Lisa Anderson merahasiakan kondisinya selama 10 tahun sampai mantan pasangannya mengikuti dirinya ke kamar mandi lantaran curiga.
Kelainan
Sindrom pica yang diderita Lisa Anderson diungkapkan oleh pihak dokter.
Sindrom pica sering terjadi bersamaan dengan gangguan kesehatan mental lainnya seperti autisme.
Ini juga disebut sebagai tanda-tanda dari stres.
Sindrom pica tidak banyak diketahui namun kemungkinan besar lebih umum terjadi di beberapa negara-negara berkembang, seperti laporan The National Eating Disorder.
Lebih jauh lagi, Lisa Anderson telah dirujuk oleh dokter umum untuk melakukan konseling yang akan dimulai pada bulan ini.
Kebiasaan tak biasa yang dimiliki Lisa bukannya tanpa risiko kesehatan.
Bedak merupakan bubuk yang terbuat dari mineral yang terbuat dari talc, sebuah bahan mineral yang terbuat dari campuran silikon, magnesium, dan oksigen.
Mineral talc diperkirakan beracun bagi tubuh apabila dihirup atau dikonsumsi.
Efek samping yang paling umum terjadi adalah masalah pernafasan disertai batuk dan iritasi mata.
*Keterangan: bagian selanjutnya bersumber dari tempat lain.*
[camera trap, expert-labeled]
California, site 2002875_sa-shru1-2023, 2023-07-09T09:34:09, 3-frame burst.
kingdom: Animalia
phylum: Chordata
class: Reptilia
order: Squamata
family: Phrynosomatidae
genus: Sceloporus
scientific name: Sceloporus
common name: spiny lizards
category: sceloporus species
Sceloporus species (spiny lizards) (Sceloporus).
Selain itu, efek berkelanjutan yang dapat ditimbulkan adalah menyebabkan nyeri dada dan bahkan gagal paru-paru, serta tekanan darah rendah, kejang-kejang, diare, hingga muntah.
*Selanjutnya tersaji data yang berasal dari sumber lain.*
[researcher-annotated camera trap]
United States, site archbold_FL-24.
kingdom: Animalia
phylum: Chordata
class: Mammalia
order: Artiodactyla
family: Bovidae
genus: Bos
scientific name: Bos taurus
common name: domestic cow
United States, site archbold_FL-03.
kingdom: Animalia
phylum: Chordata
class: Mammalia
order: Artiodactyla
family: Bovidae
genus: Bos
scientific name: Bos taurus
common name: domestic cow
Lisa menyebut, "Meskipun aku telah melakukan ini selama bertahun-tahun, aku baru menyadarinya di tahun ini bahwa ini tak bisa disebut normal."
"Pasanganku tak suka aku melakukannya lantaran berkaitan dengan kanker dan dampak bagi kesehatanku,"
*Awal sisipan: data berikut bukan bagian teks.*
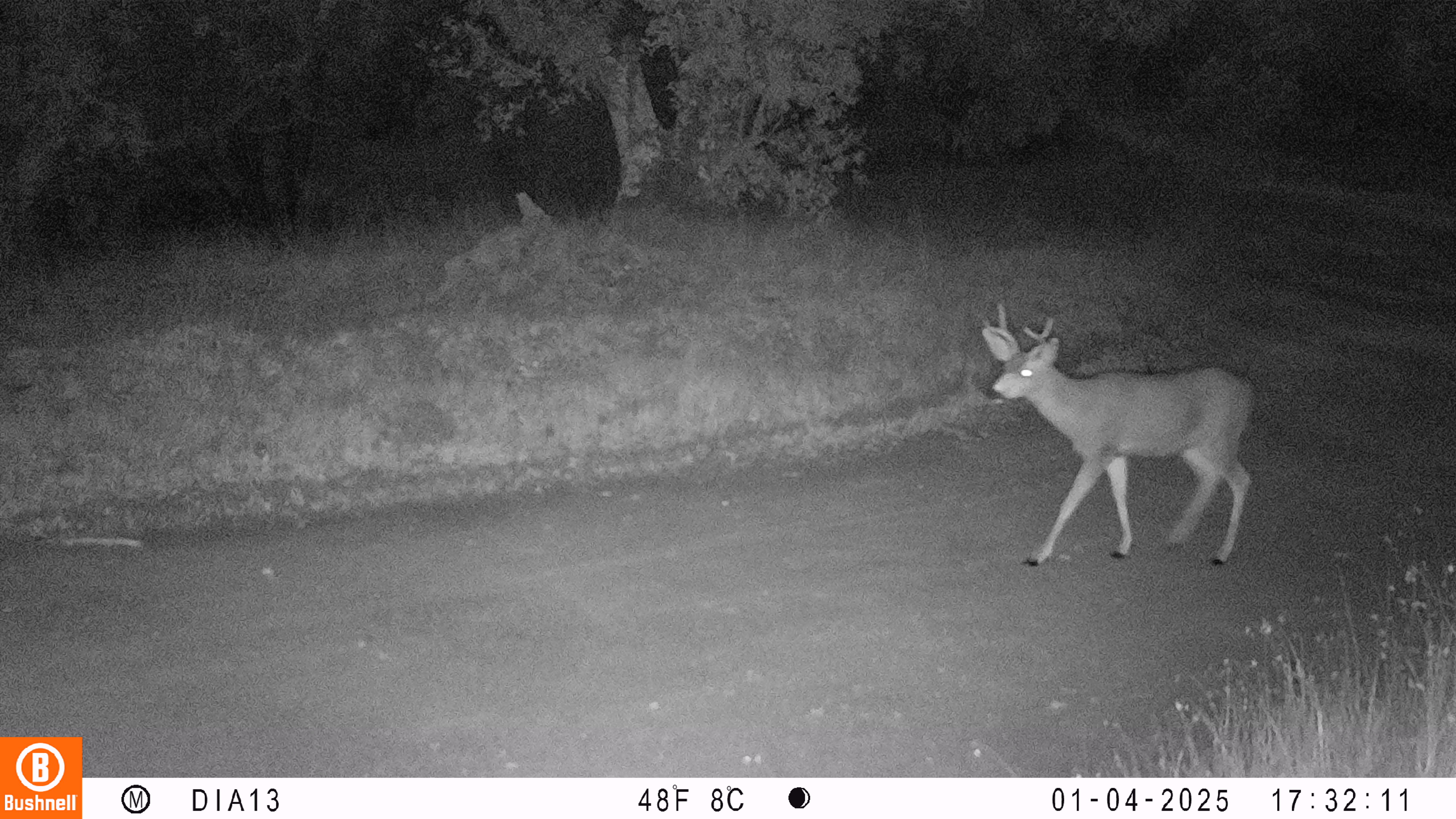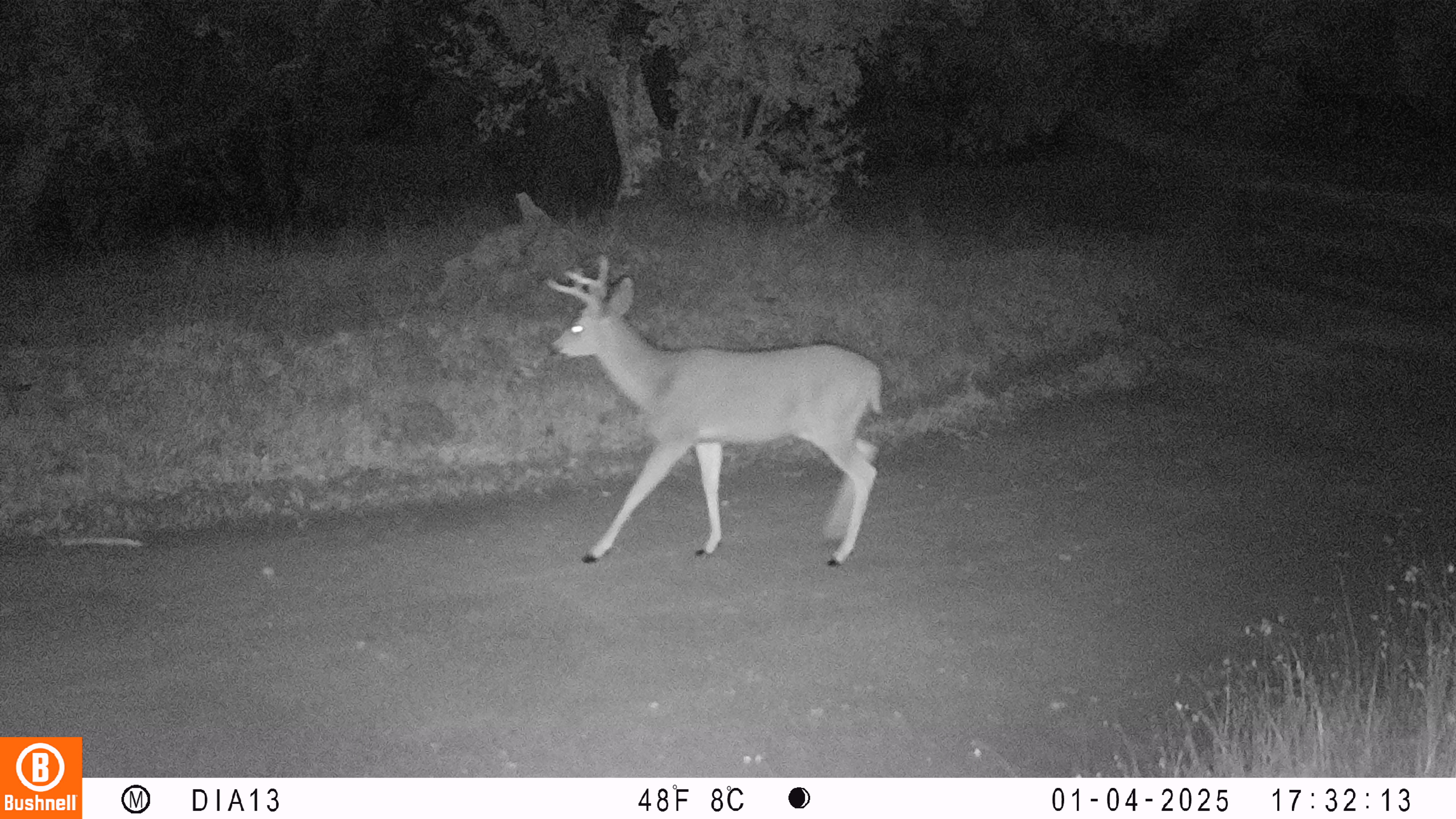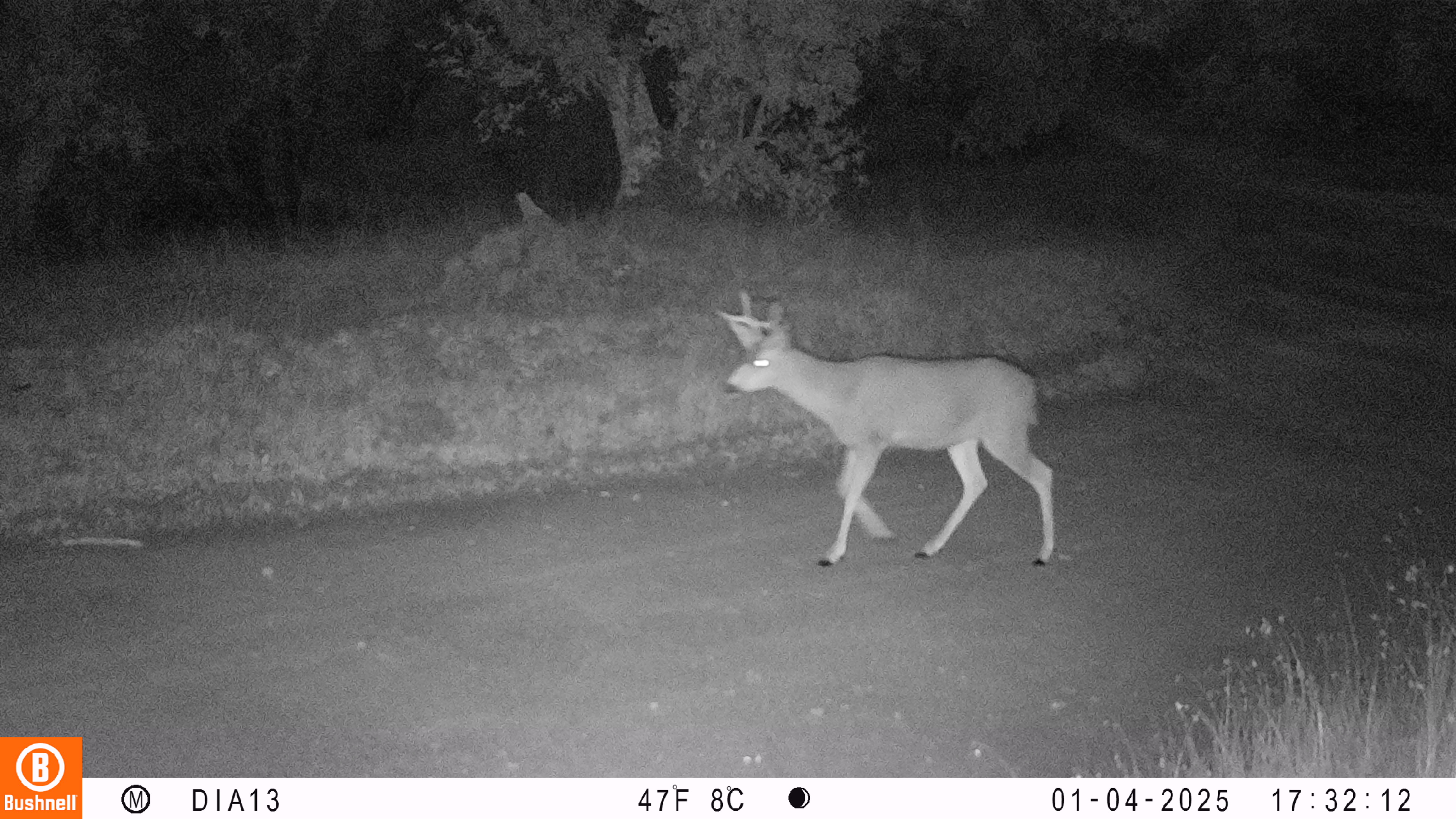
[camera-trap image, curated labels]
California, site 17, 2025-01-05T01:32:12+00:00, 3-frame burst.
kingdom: Animalia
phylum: Chordata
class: Mammalia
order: Artiodactyla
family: Cervidae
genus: Odocoileus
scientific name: Odocoileus hemionus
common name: mule deer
"Aku coba riset sendiri melalui internet dan kemudian memutuskan untuk pergi ke dokter sendiri,"
"Aku telah lakukan itu bertahun-tahun tanpa mengetahui apa yang dapat terjadi padaku. Namun saat ini sudah terjadi. Aku hanya ingin orang lain tahu bahwa mereka tidak sendirian,"
Badan Internasional untuk penelitian kanker atau The International Agency for Research on Cancer yang merupakan bagian dari Organisasi Kesehatan Dunia (WHO) sebelumnya memutuskan bahwa Talc dimungkinkan bersifat kanker bagi manusia, berdasarkan serangkaian penelitian.
Hal ini terjadi karena bentuk alami dari mineral tersebut di mana bedak mengandung material asbes, suatu zat mematikan yang diketahui dapat menyebabkan kanker ketika dikonsumsi dalam jangka waktu lama kendati rendah dalam pemakaiannya.
Pada tahun 2016, sebuah penelitian di Amerika Serikat menemukan sekitar 33 persen peningkatan risiko kanker ovarium disebabkan karena penggunaan bedak talek genital.